* START Passage given *

You may recall that when we tested the Ranger's bigger brother, the F-150, with the FX4 package ("2002 Ford F-150 FX4," April '02), that vehicle yielded marginal results. Fortunately, the Ranger and F-150 FX4 packages are similar in name only. The Ranger's includes a more substantial list of dirt-ready equipment. When it's equipped with the FX4 package, the Ranger receives a 4.0L V-6, 4.10:1 ring-and-pinion gears with a limited-slip rear diff, Alcoa aluminum wheels, 31-inch BFGoodrich All-Terrain KO tires, Bilstein shocks, and heavy-duty springs. Also included are tow hooks, a heavier front skidplate, sport bucket seats, special rubber floor mats, and the power equipment group. We were eager to see what the Ranger, newly armed with this impressive list of equipment, was capable of.

The Ranger FX4 is powered by Ford's 4.0L V-6. It provided good acceleration when combined with the 4.10:1 ring-and-pinion gears.

* END Passage given *

■ **Challenge 1**
Summarize the Ranger FX4 review in two sentences.
■ **Challenge 2**
Turn the paragraph of the Ranger FX4 review that begins "You may recall that when we tested" into a short bulleted list that keeps its main facts.
■ **Challenge 3**
Write the next few sentences of the Ranger FX4 review, picking up after its final line about acceleration.

* START Excerpted data *

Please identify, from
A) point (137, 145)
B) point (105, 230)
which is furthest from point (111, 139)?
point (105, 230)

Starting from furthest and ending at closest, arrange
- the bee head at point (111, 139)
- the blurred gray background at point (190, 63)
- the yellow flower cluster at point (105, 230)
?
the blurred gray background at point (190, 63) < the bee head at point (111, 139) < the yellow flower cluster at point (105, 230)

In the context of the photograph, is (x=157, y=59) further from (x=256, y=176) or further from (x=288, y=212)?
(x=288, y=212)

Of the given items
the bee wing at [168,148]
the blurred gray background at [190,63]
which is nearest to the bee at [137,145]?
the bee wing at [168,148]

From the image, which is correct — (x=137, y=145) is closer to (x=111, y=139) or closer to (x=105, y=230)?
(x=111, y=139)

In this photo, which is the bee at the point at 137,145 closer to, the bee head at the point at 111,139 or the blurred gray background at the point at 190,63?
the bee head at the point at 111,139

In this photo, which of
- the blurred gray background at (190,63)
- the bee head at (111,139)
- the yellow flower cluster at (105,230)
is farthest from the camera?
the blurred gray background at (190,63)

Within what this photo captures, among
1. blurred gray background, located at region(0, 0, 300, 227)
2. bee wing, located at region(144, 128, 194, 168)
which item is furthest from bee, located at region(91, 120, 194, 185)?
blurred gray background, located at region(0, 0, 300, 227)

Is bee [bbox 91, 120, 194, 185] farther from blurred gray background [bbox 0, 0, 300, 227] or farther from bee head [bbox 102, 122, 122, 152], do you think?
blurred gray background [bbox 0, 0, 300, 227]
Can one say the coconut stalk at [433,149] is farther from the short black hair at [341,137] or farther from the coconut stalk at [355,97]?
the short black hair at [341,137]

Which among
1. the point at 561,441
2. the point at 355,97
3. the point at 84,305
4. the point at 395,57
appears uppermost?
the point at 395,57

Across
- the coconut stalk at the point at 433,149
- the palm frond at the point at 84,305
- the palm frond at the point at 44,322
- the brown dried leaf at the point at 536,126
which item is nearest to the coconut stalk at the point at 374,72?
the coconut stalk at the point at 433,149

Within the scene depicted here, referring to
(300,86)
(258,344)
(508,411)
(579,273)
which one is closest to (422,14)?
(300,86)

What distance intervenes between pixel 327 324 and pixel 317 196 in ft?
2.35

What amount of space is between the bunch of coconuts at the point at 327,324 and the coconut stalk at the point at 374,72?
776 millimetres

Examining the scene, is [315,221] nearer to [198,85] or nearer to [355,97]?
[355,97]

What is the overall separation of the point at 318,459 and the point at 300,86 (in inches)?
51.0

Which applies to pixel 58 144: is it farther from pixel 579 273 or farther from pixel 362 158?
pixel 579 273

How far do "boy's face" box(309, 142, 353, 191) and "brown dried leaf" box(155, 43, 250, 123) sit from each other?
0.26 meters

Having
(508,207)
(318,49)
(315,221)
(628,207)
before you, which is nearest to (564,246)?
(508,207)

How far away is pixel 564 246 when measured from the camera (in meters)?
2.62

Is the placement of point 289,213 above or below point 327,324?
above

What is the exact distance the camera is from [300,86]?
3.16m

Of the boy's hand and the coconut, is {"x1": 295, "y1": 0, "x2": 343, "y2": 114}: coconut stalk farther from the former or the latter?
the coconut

* END Excerpted data *

■ **Exercise output 1**
Unlike the F-150's FX4 package, which gave marginal results in testing, the Ranger's FX4 package includes a more substantial list of dirt-ready equipment, such as a 4.0L V-6, 4.10:1 gears with a limited-slip rear diff, 31-inch BFGoodrich All-Terrain KO tires, Bilstein shocks, and heavy-duty springs. The V-6 provided good acceleration when combined with the 4.10:1 ring-and-pinion gears.

■ **Exercise output 2**
- The F-150 with the FX4 package gave marginal results when tested ("2002 Ford F-150 FX4," April '02).
- The Ranger and F-150 FX4 packages are similar in name only, and the Ranger's includes more dirt-ready equipment.
- Drivetrain: 4.0L V-6, 4.10:1 ring-and-pinion gears, limited-slip rear diff.
- Wheels and suspension: Alcoa aluminum wheels, 31-inch BFGoodrich All-Terrain KO tires, Bilstein shocks, heavy-duty springs.
- Other equipment: tow hooks, heavier front skidplate, sport bucket seats, special rubber floor mats, power equipment group.

■ **Exercise output 3**
Right from the start of our test, we noticed that the 4.10:1 gears, five-speed trans, and 4.0L V-6, which makes 207 hp and 238 lb-ft of torque, is a sweet combo. Coupling this power with the 4.10:1 gears meant that the Ranger gets up and goes when the accelerator pedal is stomped on. Adding to the fun is that the peak torque for the 4.0L comes in at a low 3,000 rpm. Yes, it was fun to stomp on the Ranger's go-pedal, as plenty of power is available down low in the rpm curve. Meshing nicely with the 4.0L V-6 is an electronically controlled five-speed automatic transmission that always seemed to have the appropriate gear on hand.

Another high point for the Ranger included its rack-and-pinion steering. While a bit on the heavy side in terms of effort, the rack-and-pinion setup provides quick, precise steering. The steering also gives a good road feel and that was a benefit whether guiding the Ranger through city traffic or across a twisty mountain pass.

The interior of the Ranger also earned high marks in our test. While the seats are somewhat basic, they are comfortable for a wide range of body types and do offer a good amount of adjustability. A full complement of gauges also conveys all of the necessary information to the driver. The only drawback to our Supercab Ranger was that there was not a lot of room behind the seats. However, this is common among compact pickups as there is only so much space available to work with; the Ranger was no worse than its competitors.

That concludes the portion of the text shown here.